_O que fazer_
1) Transcreva fielmente o trecho do texto de estudo que se inicia com as palavras "Assim, entendo que" e se encerra com "prescrever esse entendimento.".
2) Prossiga com o texto sobre a condenação de estupradores, redigindo o trecho que viria logo após a última frase apresentada.

_Texto de estudo_
Assim, entendo que nós, na nossa "superioridade" reflexiva, nos sentimos no direito de impor aos grupos sociais uma sobrevida moral. Esse pensamento que esmaga os grupos sociais em nome de uma performance moral, consequentemente hipócrita, é conhecido desde o início dos processos de colonização. É chegada a hora de assumir nossas incompetências. Portanto, se não existe uma maneira de ultrapassar esse processo por uma estratégia homogeneizadora: cada vítima de estupro, e cada grupo social ao qual uma vítima pertence, devem saber da necessidade de pedir por condenação de estupradores à pena de morte. Para que isso acontece a lei deve prescrever esse entendimento.

_Dados_
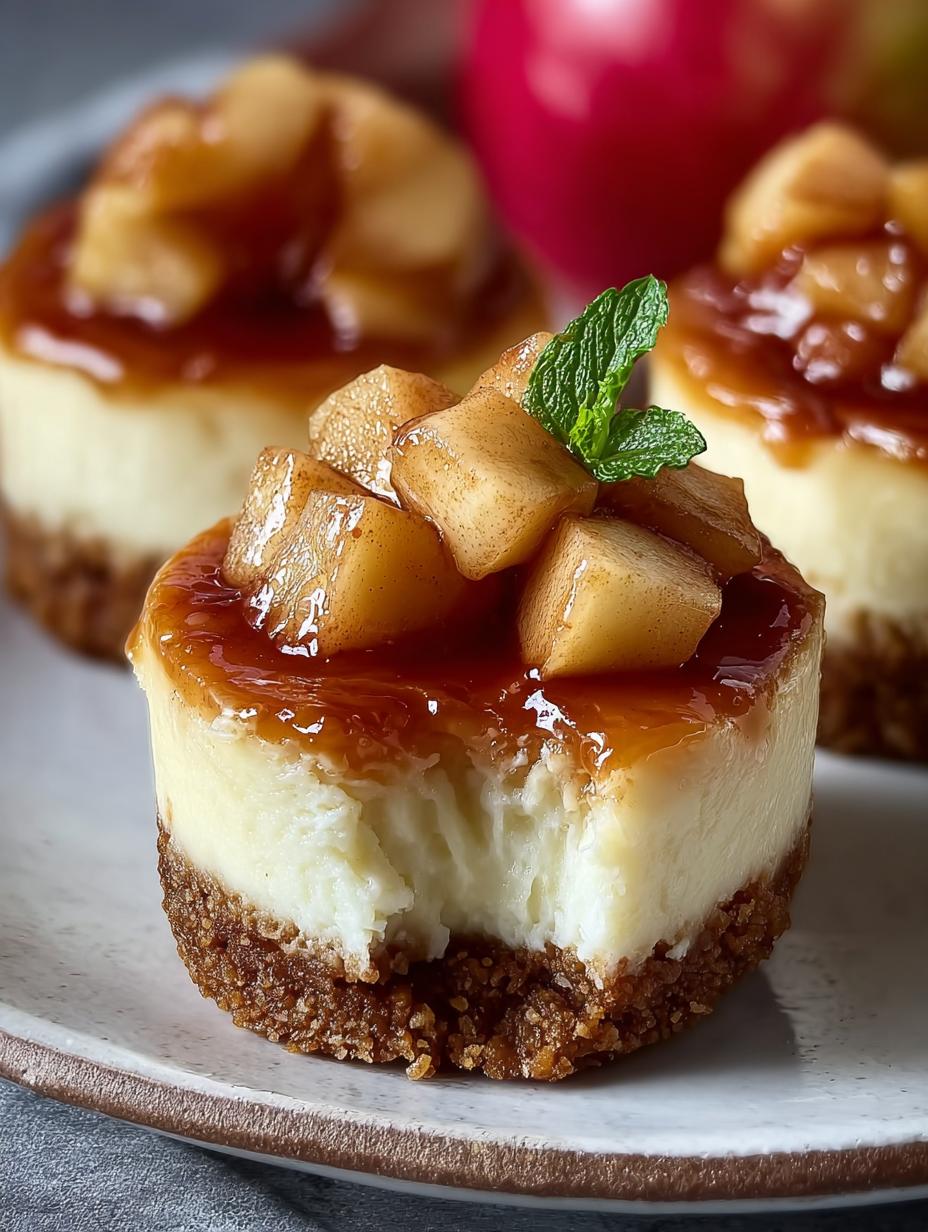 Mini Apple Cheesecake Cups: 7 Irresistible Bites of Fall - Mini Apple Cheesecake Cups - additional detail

--

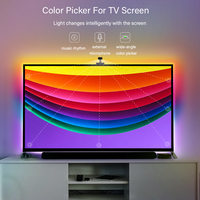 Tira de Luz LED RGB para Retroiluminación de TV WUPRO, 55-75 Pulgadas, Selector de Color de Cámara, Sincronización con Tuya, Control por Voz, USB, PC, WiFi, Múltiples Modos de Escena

* * *

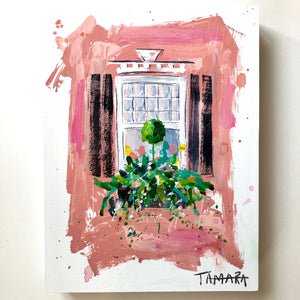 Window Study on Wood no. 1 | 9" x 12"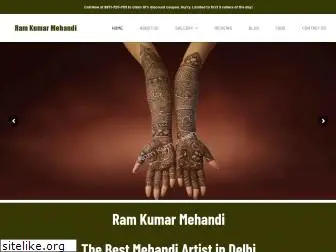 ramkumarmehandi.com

_Respostas por item_
1)
Assim, entendo que nós, na nossa "superioridade" reflexiva, nos sentimos no direito de impor aos grupos sociais uma sobrevida moral. Esse pensamento que esmaga os grupos sociais em nome de uma performance moral, consequentemente hipócrita, é conhecido desde o início dos processos de colonização. É chegada a hora de assumir nossas incompetências. Portanto, se não existe uma maneira de ultrapassar esse processo por uma estratégia homogeneizadora: cada vítima de estupro, e cada grupo social ao qual uma vítima pertence, devem saber da necessidade de pedir por condenação de estupradores à pena de morte. Para que isso acontece a lei deve prescrever esse entendimento.

2)
Considerando essa análise, de outro jeito, prezadas/os, estamos roubando dos grupos sociais seu direito à legitimidade ao responder à violência contra uma concepção de direito e dignidade da pessoa humana que sustenta a vida desses grupos, e, em consequência disso, as leis do estado estão criando um sistema de convulsão social que, de um lado, explode em mais violência através de linchamentos e estupros coletivos em prisões; de outro lado, legitima estupros contra pessoas e, sobretudo, contra os grupos sociais, ao não dar espaço legítimo para esses grupos reclamarem o que consideram seus direitos. Daí, temos a necessidade imediata de mudar a lei dando direito a pedir pela condenação à pena de morte para estupradores.
Estuprador não vale a própria vida, é o que definem os linchamentos
Linchamentos são reais, existem, são fatos, e uma campanha que proponha sobre a mudança na lei, para que as vítimas e grupos de pertença das vítimas (famílias, comunidades) possam pedir por pena de morte para estupradores, orienta as revoltas contra esse tipo de crime de um outro jeito: faz do direito de pedir por pena morte para estupradores, uma reflexão sobre o quanto é insuportável conviver com estupradores.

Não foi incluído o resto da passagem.